Payam Javan: Ivan Klíma, a prominent Czech novelist and one of the most influential figures in Central European literature, passed away on Saturday morning, October 4, at the age of 94. The news of his death was announced by his son, Michal Klíma, a journalist and media activist.
Klíma authored more than twenty books that have been translated into over thirty languages. His works, including Love and Garbage, My Merry Mornings, and The Spirit of Prague, earned him an international readership and made him one of the most widely read Czech authors in Iran and beyond.
Born on September 14, 1931, in Prague, Klíma spent part of his childhood in the Terezín labor camp—an experience that profoundly shaped his worldview and writing.

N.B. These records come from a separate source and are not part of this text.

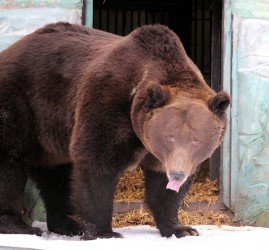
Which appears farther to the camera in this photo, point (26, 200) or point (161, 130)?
point (26, 200)

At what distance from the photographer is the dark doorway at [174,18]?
13.3 m

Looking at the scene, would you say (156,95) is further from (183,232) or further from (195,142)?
(183,232)

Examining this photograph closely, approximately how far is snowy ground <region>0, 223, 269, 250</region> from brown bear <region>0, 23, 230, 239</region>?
0.22 meters

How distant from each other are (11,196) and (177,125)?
6.16 ft

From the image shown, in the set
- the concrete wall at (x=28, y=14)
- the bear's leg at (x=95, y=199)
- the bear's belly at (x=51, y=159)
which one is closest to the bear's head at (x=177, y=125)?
the bear's leg at (x=95, y=199)

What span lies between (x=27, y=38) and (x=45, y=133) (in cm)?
98

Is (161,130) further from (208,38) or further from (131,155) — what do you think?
(208,38)

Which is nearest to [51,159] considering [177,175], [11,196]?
[11,196]

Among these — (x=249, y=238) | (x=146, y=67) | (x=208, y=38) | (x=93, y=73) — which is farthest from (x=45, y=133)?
(x=208, y=38)

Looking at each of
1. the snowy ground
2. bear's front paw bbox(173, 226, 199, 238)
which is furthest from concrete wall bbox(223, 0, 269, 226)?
bear's front paw bbox(173, 226, 199, 238)

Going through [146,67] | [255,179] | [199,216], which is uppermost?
[146,67]

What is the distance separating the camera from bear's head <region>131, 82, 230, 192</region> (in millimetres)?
5246

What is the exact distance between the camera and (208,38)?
14.1 meters

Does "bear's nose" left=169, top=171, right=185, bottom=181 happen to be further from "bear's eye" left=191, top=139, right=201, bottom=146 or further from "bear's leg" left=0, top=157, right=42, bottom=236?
"bear's leg" left=0, top=157, right=42, bottom=236
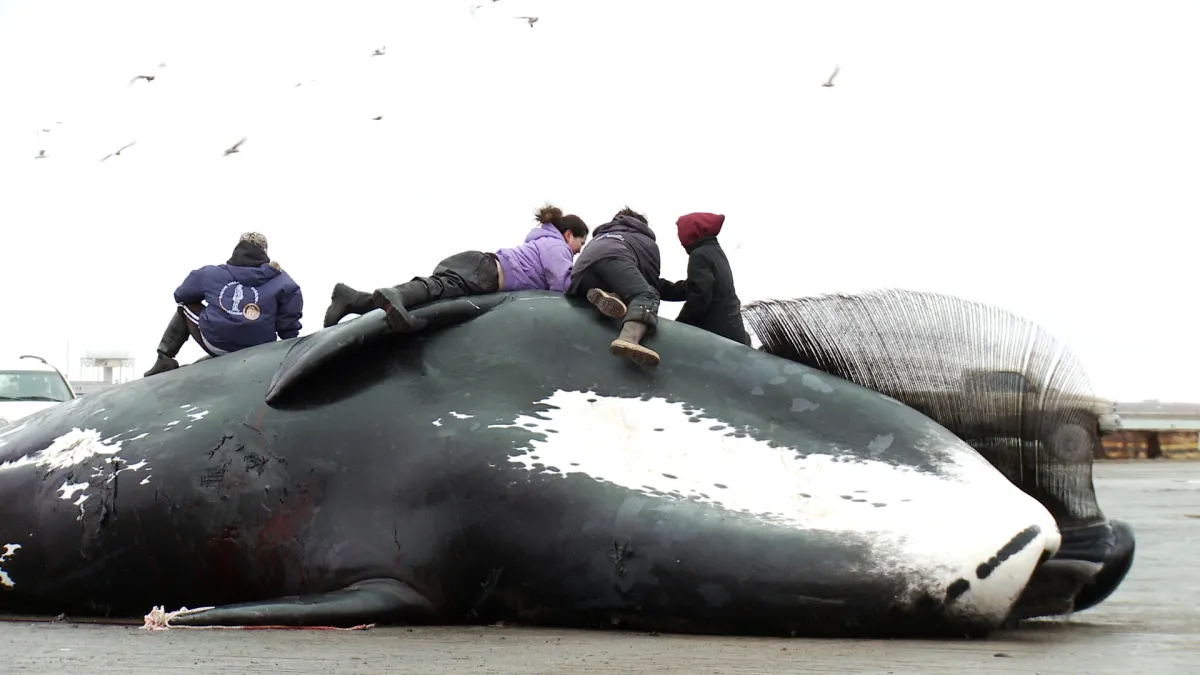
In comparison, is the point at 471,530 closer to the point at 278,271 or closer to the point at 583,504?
the point at 583,504

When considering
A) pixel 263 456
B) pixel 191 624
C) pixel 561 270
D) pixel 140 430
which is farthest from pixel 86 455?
pixel 561 270

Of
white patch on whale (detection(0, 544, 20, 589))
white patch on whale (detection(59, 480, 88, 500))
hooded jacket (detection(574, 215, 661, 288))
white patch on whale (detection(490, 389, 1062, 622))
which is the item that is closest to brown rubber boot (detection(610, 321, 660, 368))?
white patch on whale (detection(490, 389, 1062, 622))

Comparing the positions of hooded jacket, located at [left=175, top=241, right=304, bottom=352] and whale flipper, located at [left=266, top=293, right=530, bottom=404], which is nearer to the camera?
whale flipper, located at [left=266, top=293, right=530, bottom=404]

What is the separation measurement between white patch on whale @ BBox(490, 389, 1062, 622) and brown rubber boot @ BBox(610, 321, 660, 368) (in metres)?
0.23

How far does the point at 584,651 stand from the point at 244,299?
196 inches

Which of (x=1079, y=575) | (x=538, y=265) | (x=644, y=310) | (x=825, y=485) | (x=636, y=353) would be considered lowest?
(x=1079, y=575)

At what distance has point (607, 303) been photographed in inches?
299

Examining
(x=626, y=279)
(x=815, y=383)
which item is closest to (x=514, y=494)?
(x=626, y=279)

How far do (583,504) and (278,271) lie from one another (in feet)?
13.8

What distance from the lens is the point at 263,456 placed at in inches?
294

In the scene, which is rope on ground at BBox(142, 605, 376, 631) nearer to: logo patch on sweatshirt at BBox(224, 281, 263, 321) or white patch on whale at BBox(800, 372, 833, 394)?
white patch on whale at BBox(800, 372, 833, 394)

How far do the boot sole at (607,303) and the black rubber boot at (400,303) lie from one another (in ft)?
3.23

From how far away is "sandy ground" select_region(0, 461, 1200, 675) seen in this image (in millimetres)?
5258

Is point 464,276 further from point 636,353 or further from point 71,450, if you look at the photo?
point 71,450
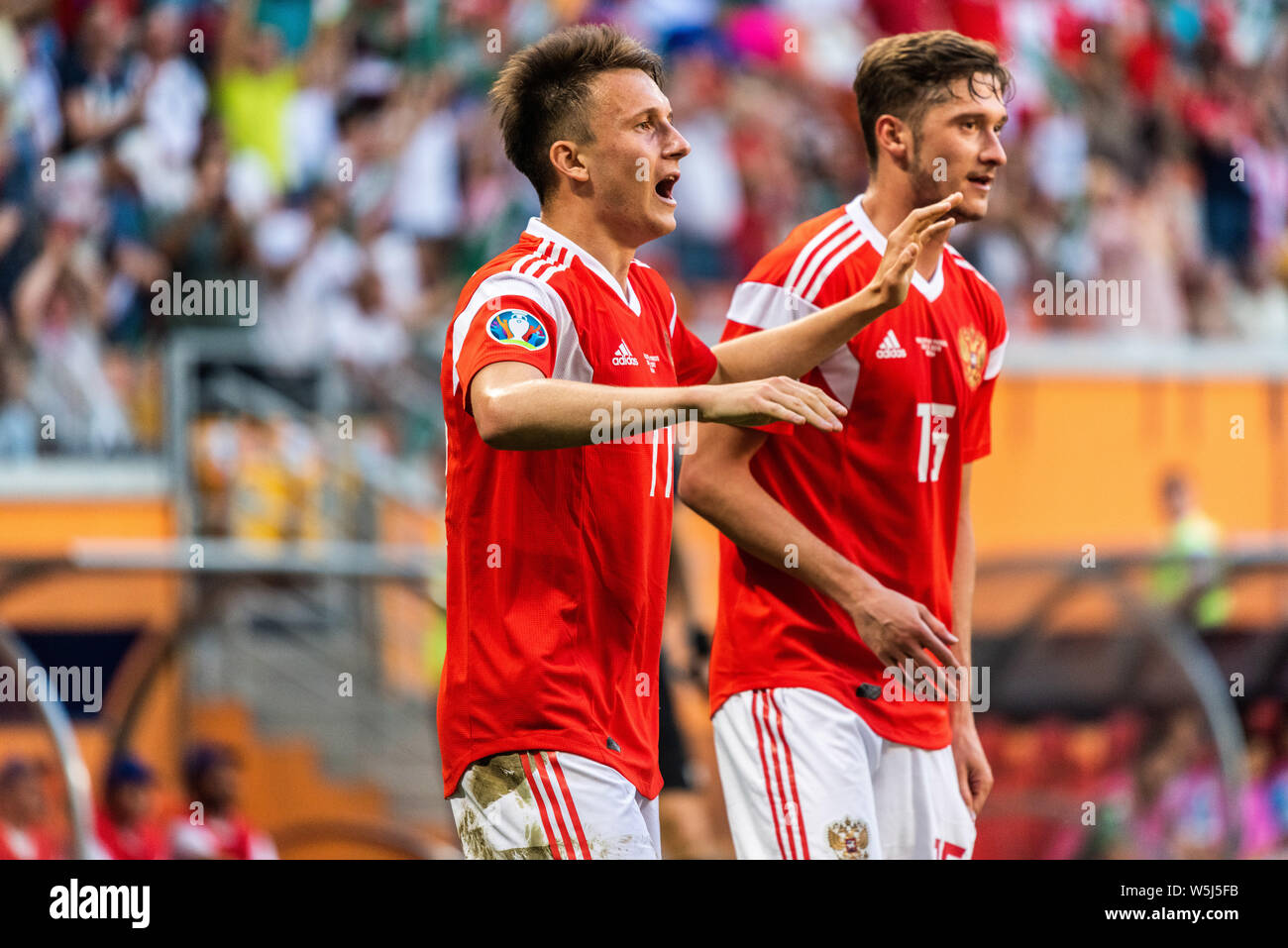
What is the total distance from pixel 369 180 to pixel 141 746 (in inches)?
A: 206

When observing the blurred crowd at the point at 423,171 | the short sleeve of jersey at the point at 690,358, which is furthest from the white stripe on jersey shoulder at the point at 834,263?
the blurred crowd at the point at 423,171

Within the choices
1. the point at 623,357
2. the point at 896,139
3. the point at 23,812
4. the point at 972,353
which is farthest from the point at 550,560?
the point at 23,812

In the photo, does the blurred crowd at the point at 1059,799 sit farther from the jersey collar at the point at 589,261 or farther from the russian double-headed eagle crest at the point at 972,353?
the jersey collar at the point at 589,261

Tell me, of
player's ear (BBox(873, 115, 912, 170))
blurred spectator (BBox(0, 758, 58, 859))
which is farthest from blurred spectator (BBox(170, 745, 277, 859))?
player's ear (BBox(873, 115, 912, 170))

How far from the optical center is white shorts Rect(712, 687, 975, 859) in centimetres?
452

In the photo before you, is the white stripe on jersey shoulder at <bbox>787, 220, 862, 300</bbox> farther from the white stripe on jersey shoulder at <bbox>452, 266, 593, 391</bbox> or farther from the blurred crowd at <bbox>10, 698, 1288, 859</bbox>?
the blurred crowd at <bbox>10, 698, 1288, 859</bbox>

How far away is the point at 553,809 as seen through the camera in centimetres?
390

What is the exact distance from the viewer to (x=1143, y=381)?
13.2 m

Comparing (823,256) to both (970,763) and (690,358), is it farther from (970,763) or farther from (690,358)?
(970,763)

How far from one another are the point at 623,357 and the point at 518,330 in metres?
0.34

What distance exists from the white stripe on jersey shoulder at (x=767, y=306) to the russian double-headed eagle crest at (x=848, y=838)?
1219 mm

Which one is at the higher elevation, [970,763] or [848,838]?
[970,763]

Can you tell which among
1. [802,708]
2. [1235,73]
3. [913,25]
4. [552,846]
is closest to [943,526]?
[802,708]

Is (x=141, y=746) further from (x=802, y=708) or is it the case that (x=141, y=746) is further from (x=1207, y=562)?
(x=1207, y=562)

He rose to literary prominence in the 1960s, but after the suppression of the Prague Spring and his opposition to Communist censorship, he was expelled from the party and banned from publishing. During those years, he worked as a street sweeper, surveyor, and medical orderly, yet continued to write clandestinely, circulating his works as samizdat or publishing them abroad.
After the Velvet Revolution of 1989, Klíma regained the freedom to publish openly, and his books reappeared in Czech bookstores. In the years that followed, he released numerous works, including The Island of the Dead Kings, The Ultimate Intimacy, and his two-volume memoir My Crazy Century. His writing consistently explored the human struggle for dignity and moral integrity under authoritarian regimes.
A longtime president of the Czech Centre of PEN International, Klíma was also an ardent admirer of Karel Čapek, about whom he wrote several books. He married his wife Helena in 1958, and the couple had two children, Michal and Hana. Until his final days, Klíma lived in Prague, where his clear, humane voice and philosophical simplicity secured his place as one of the defining figures of 20th-century Czech literature.